1. If you are new to SBOM, read this two-page introduction to SBOM from NTIA
2. Decide on an NTIA supported SBOM format for your SBOM. SPDX and CycloneDX are the most popular choices. Then decide on the particular representation you wish to produce, i.e. TagValue is the most popular for SPDX and XML is the most popular for CycloneDX. JSON is supported by both SBOM formats.  I’ve used both SPDX and CycloneDX and find they are both easy to use and have vibrant, responsive community support. Pick one or pick both, you can’t go wrong.
3. Limit your SBOM content to the NTIA list of 7 minimum elements and any other required elements needed to construct a valid SBOM, based on the format chosen, SPDX or CycloneDX
4. Create your SBOM components list based on the final software installation package that will be delivered to customers. Don’t bother creating an SBOM for a source code tree, this won’t help your customer perform an effective risk assessment, which largely depends on NIST NVD search results at the compiled/delivered binary component file name and version number.
5. Follow the NTIA Framing Group recommendation to use the “primary component” as the means to identify the “Product Name”. The primary component is the first component to appear in an SBOM.
6. If you are unable to provide data for an NTIA minimum element or other required element, you must include the minimum element in your SBOM and set the value to NOASSERTION
7. There are ample tools available to construct and consume SBOMs in SPDX and CycloneDX format; these tools are the most efficient method to build/consume and maintain SBOMs
8. It may be difficult to produce an SBOM for some legacy applications using the modern SBOM tools that are available.
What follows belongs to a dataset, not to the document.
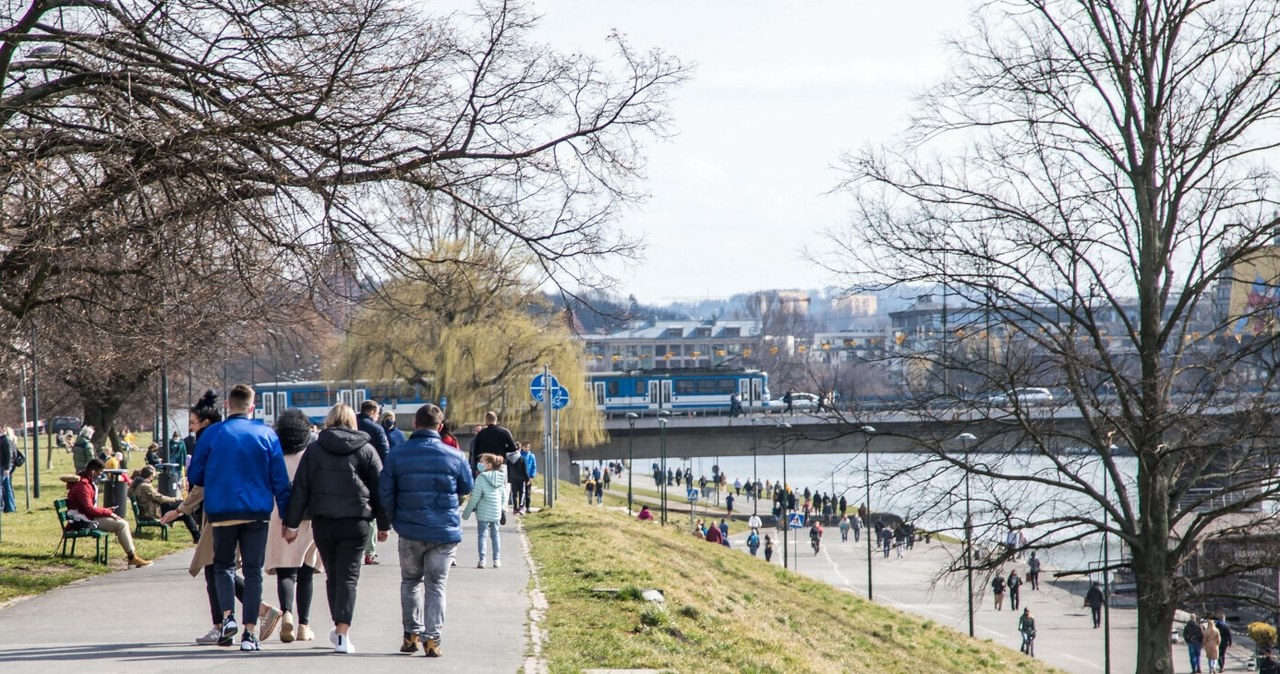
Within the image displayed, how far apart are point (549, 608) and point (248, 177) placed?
467cm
In this case, create a single directory and place all of your compiled components from a software installation package into this single directory, ensuring that the primary component appears first in the list. Now zip up this folder and run the zip file through a tool that can generate SBOM’s from zip files, which you can deliver to customers. This is not a replacement for SBOM generation as part of a modern SDLC process, but it will produce a valid SBOM that can be used in a NIST C-SCRM risk assessment.
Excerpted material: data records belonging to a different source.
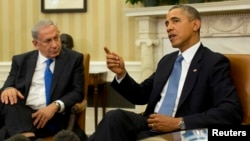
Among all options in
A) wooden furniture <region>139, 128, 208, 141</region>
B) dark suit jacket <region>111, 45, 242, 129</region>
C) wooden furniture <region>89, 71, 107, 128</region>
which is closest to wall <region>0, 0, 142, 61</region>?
wooden furniture <region>89, 71, 107, 128</region>

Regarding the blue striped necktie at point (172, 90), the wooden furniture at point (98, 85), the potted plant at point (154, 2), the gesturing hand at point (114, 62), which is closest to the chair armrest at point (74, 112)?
the gesturing hand at point (114, 62)

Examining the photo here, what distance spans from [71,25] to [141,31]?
3.28ft

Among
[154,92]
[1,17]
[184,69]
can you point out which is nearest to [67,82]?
[154,92]

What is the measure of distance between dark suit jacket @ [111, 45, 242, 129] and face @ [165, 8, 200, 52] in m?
0.09

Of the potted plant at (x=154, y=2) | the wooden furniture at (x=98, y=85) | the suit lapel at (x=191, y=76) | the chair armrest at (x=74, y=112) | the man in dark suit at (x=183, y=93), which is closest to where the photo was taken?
the man in dark suit at (x=183, y=93)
9. Validate your SBOM using available tools for SPDX and CycloneDX, before sending to a customer. Address any identified issues until receiving a successful validation
10. Digitally sign your valid SBOM
11. Produce a Vulnerability Disclosure Report (VDR) that lists the NIST NVD search results for each component listed in your SBOM. An open-source, free to use Vulnerability Disclosure Report XML schema format is available online.
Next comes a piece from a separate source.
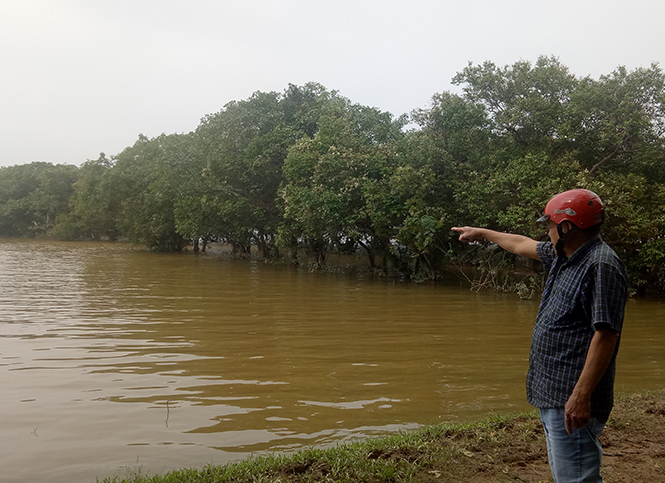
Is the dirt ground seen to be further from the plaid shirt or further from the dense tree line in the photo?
the dense tree line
12. Digitally sign your VDR
13. Make your SBOM and VDR downloadable from an access-controlled customer accessible portal to prevent unauthorized access
14. Provide customers with the information needed to download the SBOM and VDR files; an open-source, free to use, Vendor Response File (VRF) XML schema format is available for this purpose; a sample VRF is available here, which should be downloadable by customers from a software vendors, access-controlled website. Vendors need to provide customers with the download locations for all three artifacts: SBOM, VRF and VDR
15. Keep your SBOM and VDR files up to date; VDR files can change more frequently than an SBOM file due to the discovery of new vulnerabilities on already delivered software components.
16. Stay in the loop on SBOM by following Allan Friedman on Twitter @allanfriedman

Beware, there are people claiming SBOM to be immature or too complicated. Neither is true; follow the guidance above and engage with the SBOM community of your choice, SPDX or CycloneDX and you’ll see that SBOM is indeed available to use now. Hope you find this guidance useful and will help make your SBOM experience more pleasant and successful.